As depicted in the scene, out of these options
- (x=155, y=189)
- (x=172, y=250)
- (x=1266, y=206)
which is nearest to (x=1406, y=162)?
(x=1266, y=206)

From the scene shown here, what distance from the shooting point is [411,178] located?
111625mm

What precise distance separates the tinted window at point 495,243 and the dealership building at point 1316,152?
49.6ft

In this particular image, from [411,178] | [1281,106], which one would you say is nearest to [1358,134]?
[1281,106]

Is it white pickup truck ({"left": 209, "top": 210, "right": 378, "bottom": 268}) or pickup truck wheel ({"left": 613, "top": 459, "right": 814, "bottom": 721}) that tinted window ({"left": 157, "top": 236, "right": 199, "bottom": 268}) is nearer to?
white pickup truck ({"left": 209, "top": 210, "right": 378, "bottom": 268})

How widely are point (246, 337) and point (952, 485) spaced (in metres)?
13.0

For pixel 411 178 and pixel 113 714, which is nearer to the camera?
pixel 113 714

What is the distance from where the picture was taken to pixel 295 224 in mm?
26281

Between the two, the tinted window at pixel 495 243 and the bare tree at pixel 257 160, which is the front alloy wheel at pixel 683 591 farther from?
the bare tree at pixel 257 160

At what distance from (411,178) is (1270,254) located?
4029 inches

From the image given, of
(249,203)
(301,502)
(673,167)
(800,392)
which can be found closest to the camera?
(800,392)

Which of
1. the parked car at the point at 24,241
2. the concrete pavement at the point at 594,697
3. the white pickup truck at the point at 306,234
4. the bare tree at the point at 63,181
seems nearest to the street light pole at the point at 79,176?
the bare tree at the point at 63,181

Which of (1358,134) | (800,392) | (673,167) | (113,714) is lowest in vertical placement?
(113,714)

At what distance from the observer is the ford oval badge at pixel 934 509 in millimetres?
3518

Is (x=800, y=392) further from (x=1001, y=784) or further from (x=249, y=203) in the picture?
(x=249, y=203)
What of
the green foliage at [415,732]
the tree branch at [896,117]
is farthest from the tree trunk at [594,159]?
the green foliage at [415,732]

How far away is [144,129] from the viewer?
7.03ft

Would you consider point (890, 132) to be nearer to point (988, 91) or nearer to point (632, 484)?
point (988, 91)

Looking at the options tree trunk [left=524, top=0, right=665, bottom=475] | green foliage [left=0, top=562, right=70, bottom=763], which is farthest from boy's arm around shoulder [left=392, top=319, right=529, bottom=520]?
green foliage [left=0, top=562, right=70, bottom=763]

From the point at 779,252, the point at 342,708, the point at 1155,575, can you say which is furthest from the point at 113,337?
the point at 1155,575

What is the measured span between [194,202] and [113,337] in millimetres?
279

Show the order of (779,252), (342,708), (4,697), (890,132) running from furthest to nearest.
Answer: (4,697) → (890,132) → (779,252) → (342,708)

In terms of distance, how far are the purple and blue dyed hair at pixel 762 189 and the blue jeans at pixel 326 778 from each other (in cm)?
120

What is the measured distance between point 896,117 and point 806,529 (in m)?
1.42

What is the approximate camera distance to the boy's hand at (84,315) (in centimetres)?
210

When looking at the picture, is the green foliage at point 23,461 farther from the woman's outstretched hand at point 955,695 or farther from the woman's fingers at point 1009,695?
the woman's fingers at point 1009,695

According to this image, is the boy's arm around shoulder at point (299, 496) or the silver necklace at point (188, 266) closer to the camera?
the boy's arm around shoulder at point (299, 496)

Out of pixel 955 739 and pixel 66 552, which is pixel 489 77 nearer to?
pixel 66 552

### Directive
Reproduce word for word everything from the line containing "What is the measured span" down to the end of the records, including both ends.

### Task response
What is the measured span between [194,202] and [113,337] in millimetres?
279

Show the order of (779,252), (342,708), (4,697), (890,132) running from furthest to nearest.
Answer: (4,697) → (890,132) → (779,252) → (342,708)

In terms of distance, how far are the purple and blue dyed hair at pixel 762 189 and the blue jeans at pixel 326 778 from each other (in cm)?
120

What is the measured distance between point 896,117 and point 806,529 (in m)?
1.42

What is the approximate camera distance to the boy's hand at (84,315) (in centimetres)?
210

When looking at the picture, is the green foliage at point 23,461 farther from the woman's outstretched hand at point 955,695 or farther from the woman's fingers at point 1009,695?
the woman's fingers at point 1009,695

According to this image, is the boy's arm around shoulder at point (299, 496) or the silver necklace at point (188, 266) closer to the camera?
the boy's arm around shoulder at point (299, 496)

Out of pixel 955 739 and pixel 66 552, which is pixel 489 77 nearer to?
pixel 66 552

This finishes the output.